:: Problems to work on ::
(a) Summarize the Armstrong v. Kemna court opinion in two sentences.
(b) Pick up the Armstrong v. Kemna court opinion after its final sentence and continue it.

:: Source ::
§

Armstrong v. Kemna

Decision Date24 July 2008
Docket NumberNo. 06-1424.,06-1424.
Citation534 F.3d 857
PartiesWilliam A. ARMSTRONG, Appellant, v. Mike KEMNA, Appellee.
CourtU.S. Court of Appeals — Eighth Circuit

Linda S. Sheffield, argued, Atlanta, GA, for Appellant.

Michael Joseph Spillane, AAG, argued, Jefferson City, MO, for Appellee.

Before RILEY, HANSEN, and SMITH, Circuit Judges.

RILEY, Circuit Judge.

This matter is before our court for the second time. Following William Armstrong's (Armstrong) unsuccessful attempts to obtain relief in the Missouri state courts from his convictions for first degree murder, first degree assault, and armed criminal action, Armstrong applied for a writ of habeas corpus under 28 U.S.C. § 2254. The district court denied Armstrong's application. On appeal, we affirmed in part, but remanded to the district court for the limited purpose of considering two ineffective assistance of counsel claims. See Armstrong v. Kemna (Armstrong I), 365 F.3d 622, 630-31 (8th Cir.2004). On remand, the district court again denied habeas relief. We now reverse.

I. BACKGROUND

This case originated from the events surrounding a nightclub altercation on January 6, 1996. On that date, Armstrong and a few companions, including his brother Solomon Armstrong (Solomon), his foster brother Antwon Hamilton (Hamilton), and his friend Charles Brown (Brown), had traveled together from their homes in Milwaukee, Wisconsin, to Hayti Heights, Missouri. Later that evening, the group went to a nightclub, where an argument erupted between Terrell McGee and Diane Davis. The argument escalated to involve many other nightclub patrons, including McGee family members, Davis family members, and Armstrong. The nightclub owner ordered everyone involved in the argument outside, and the argument continued in the parking lot. During the melee, several gunshots were fired, killing Carlos McGee, and wounding Yolanda Childress and Devonne Davis.

Armstrong was charged with and tried for one count of first degree murder, two counts of first degree assault, and three counts of armed criminal action. Solomon, Hamilton, and Brown (collectively, the out-of-state witnesses) returned to Milwaukee and did not travel back to Missouri to testify at Armstrong's trial. It is the absence of the out-of-state witnesses from Armstrong's trial and the actions of Armstrong's trial counsel, a Missouri state public defender, that lie at the heart of this second habeas appeal.

§

:: Raw data ::
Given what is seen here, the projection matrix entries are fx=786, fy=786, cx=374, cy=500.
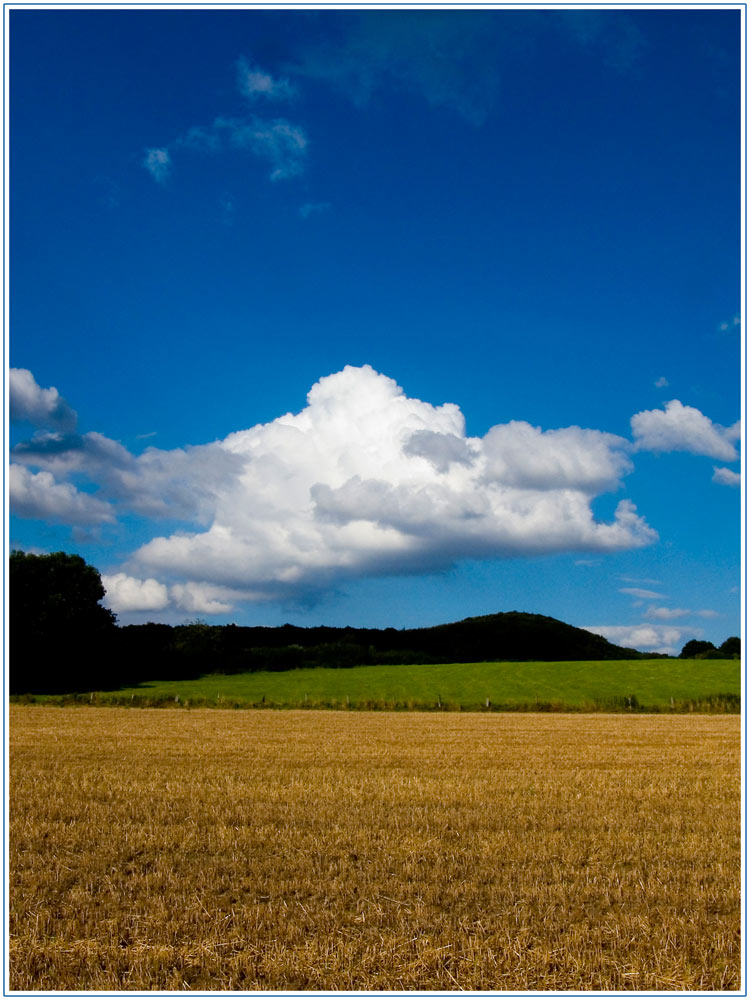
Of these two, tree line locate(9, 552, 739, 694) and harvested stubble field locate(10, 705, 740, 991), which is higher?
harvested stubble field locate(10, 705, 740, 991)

§

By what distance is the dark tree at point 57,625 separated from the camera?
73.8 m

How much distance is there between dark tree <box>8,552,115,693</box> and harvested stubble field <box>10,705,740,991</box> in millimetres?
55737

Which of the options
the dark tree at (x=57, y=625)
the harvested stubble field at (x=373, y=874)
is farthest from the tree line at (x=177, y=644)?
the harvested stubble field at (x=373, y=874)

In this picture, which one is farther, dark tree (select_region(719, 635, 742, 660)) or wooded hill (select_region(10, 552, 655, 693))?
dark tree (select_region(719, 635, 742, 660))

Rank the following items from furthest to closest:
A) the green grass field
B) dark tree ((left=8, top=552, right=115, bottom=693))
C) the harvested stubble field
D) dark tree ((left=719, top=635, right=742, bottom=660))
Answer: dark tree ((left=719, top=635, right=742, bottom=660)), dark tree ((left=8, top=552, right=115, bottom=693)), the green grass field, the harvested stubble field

§

:: Results for each task ::
(a) William Armstrong's habeas application challenging his Missouri convictions for first degree murder, first degree assault, and armed criminal action comes before the Eighth Circuit a second time after a limited remand, and the court reverses the district court's renewed denial of relief. The case arose from a January 6, 1996, nightclub argument in Hayti Heights, Missouri, that moved into the parking lot, where gunshots killed Carlos McGee and wounded two others, and the appeal centers on the absence of three out-of-state witnesses from Armstrong's trial and on the actions of his trial counsel.

(b)
At Armstrong's trial, the state presented testimony from nineteen witnesses. Recognizing the importance of the testimonies of the out-of-state witnesses to Armstrong's defense, trial counsel attempted to secure their attendance at trial. One option for doing so existed under the Uniform Act to Secure the Attendance of Witnesses From Without a State in Criminal Proceedings (Uniform Act), which Missouri adopted and enacted in 1959. See Mo.Rev.Stat. § 491.420 (describing procedure for summoning a witness from another state to testify in Missouri). Under subsection 491.420(1),

If a person in any state, which by its laws has made provision for commanding persons within its borders to attend and testify in criminal prosecutions ... in this state, is a material witness in a prosecution pending in a court of record in this state, ... a judge of such court may issue a certificate ... stating these facts and specifying the number of days the witness will be required. The certificate may include a recommendation that the witness be taken into immediate custody and delivered to an officer of this state to assure his attendance in this state.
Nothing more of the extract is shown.